An update on my “Smart Threads, Dumb Memes” Twitter strategy
Some notes on Theranos (and the janky prototype it used to raise $30m in 2006)
Jack Dorsey is on one
The first Star Wars trilogy — Star Wars, Empire Strikes Back and Return of the Jedi — spanned from 1977 to 1983.
George Lucas rebooted the series with a prequel trilogy — The Phantom Menace, Attack of the Clones, Revenge of the Sith — going from 1999 to 2005.
While the prequels suck, we were treated to one amazing payoff: Yoda going hard as a MFer. In Revenge of the Sith — after 28 years of teasing his abilities (1977-2005) — Star Wars fans finally witness the full force of Yoda’s mythical lightsaber and Jedi skills.
28 long years!
The Yoda story is pretty much what’s happening with Jack Dorsey right now.
The Twitter co-founder resigned as the company’s CEO at the end of November to focus full time on his payments/blockchain company, Block (formerly Square).

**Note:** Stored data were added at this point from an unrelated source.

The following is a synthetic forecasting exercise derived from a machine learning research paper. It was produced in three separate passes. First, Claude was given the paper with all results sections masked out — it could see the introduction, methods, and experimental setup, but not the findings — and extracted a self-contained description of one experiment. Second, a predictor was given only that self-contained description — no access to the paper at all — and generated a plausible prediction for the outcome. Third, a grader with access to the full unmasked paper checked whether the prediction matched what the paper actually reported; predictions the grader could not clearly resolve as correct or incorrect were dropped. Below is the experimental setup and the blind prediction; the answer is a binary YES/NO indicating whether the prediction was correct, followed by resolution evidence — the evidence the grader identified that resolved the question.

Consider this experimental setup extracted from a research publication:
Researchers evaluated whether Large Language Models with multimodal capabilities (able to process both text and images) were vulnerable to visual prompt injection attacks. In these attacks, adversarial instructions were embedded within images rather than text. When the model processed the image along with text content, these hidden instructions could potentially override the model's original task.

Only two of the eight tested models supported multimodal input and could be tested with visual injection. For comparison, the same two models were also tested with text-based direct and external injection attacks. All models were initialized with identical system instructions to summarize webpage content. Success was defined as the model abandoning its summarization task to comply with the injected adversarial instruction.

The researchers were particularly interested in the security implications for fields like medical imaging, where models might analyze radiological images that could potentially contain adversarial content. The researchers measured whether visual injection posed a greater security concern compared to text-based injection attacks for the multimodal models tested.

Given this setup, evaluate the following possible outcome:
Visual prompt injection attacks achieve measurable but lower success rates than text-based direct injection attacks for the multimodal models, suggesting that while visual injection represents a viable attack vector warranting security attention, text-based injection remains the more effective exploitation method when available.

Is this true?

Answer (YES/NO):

It also seems he resigned from Twitter so that he could use it more. As a civilian, @jack has let loose and been on a tweeting romp against VCs (particularly those funding Web3-related companies).
Here’s a telling excerpt from Alex Kantrowitz’s Big Technology newsletter:
“Jack was always a slightly restrained volcano,” said one person who knows him well. But in his capacity as Twitter CEO, “he held back.”
Kind of like Yoda staying low key in all the earlier Star Wars films, Dorsey “held back” on Twitter since co-founding the social platform in 2006. But, we all kind of knew he was harbouring some serious Twitter skills.
How couldn’t he?
Today we’ll discuss:
What triggered Jack?
What’s his beef with Web3 (and VCs backing it) ?
Where are the funny tweets?
What triggered Jack?
When it comes to crypto, Dorsey only cares about Bitcoin:
His Twitter bio only says #Bitcoin
The only crypto currency that Block’s Cash App supports is Bitcoin
He’s publicly stated that the only crypto he owns is Bitcoin…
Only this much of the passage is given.